Prótesis ocular: qué es, cómo se coloca y qué esperar
La pérdida de un ojo no significa perder la apariencia natural. Las prótesis oculares actuales son personalizadas, confortables y casi indistinguibles del ojo real.
¿Qué es una prótesis ocular?
Una prótesis ocular (comúnmente llamada "ojo de vidrio", aunque hoy se fabrican en acrílico) es una pieza personalizada que se coloca en la cavidad orbitaria después de la remoción de un ojo enfermo o con dolor irreversible. Su función principal es estética y psicológica: restaurar la apariencia natural y permitir que el párpado se mueva con normalidad.
¿Cuándo se necesita una prótesis ocular?
Las indicaciones más frecuentes son:
- Ojo doloroso con ceguera irreversible (glaucoma terminal, trauma severo).

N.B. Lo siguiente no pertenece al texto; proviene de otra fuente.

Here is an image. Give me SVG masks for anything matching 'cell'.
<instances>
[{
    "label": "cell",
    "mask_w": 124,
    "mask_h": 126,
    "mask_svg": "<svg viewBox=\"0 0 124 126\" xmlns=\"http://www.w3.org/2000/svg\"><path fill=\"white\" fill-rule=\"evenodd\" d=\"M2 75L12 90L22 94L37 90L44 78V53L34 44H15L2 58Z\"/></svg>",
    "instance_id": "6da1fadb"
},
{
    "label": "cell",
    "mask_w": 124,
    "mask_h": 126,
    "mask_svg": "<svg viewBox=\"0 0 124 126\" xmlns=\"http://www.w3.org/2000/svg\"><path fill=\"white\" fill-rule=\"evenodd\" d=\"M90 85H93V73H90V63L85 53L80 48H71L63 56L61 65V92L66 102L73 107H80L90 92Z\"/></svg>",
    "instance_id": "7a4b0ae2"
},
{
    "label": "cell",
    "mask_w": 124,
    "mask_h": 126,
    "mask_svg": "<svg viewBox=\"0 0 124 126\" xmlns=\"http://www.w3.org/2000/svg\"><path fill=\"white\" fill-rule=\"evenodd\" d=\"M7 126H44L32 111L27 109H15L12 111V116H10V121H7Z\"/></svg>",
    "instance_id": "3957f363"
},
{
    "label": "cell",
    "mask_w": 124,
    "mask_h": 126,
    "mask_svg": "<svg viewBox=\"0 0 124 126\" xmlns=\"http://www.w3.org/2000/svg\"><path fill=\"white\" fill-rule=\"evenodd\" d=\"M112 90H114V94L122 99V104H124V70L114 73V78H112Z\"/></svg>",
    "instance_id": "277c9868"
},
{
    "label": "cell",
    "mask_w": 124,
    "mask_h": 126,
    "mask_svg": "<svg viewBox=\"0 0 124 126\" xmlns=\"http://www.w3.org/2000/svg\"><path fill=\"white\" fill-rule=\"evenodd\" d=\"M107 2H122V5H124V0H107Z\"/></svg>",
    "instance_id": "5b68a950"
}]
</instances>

- Tumor intraocular que requiere enucleación.
- Ojo con apariencia muy alterada que afecta la calidad de vida del paciente.
¿Cómo es el proceso?
Primero se realiza la cirugía de enucleación o evisceración (remoción del ojo o su contenido), en la que se coloca un implante orbitario para mantener el volumen de la cavidad. Después de que la cavidad sana (generalmente 6 a 8 semanas), un ocularista confecciona la prótesis personalizada a medida: el iris, la pupila y los vasos sanguíneos son pintados a mano para lograr el mayor parecido posible con el ojo contralateral.
¿La prótesis se mueve?
Sí. Si el implante y los músculos están en buen estado, la prótesis sigue el movimiento del ojo opuesto de forma natural. El grado de movilidad varía según cada caso.
Cuidados y durabilidad
Una prótesis ocular bien cuidada dura entre 5 y 7 años antes de necesitar reemplazo. Requiere limpieza diaria y pulido anual por el ocularista. El Dr. Martínez Solís da seguimiento completo: desde la cirugía inicial hasta la evaluación periódica de la cavidad y la prótesis.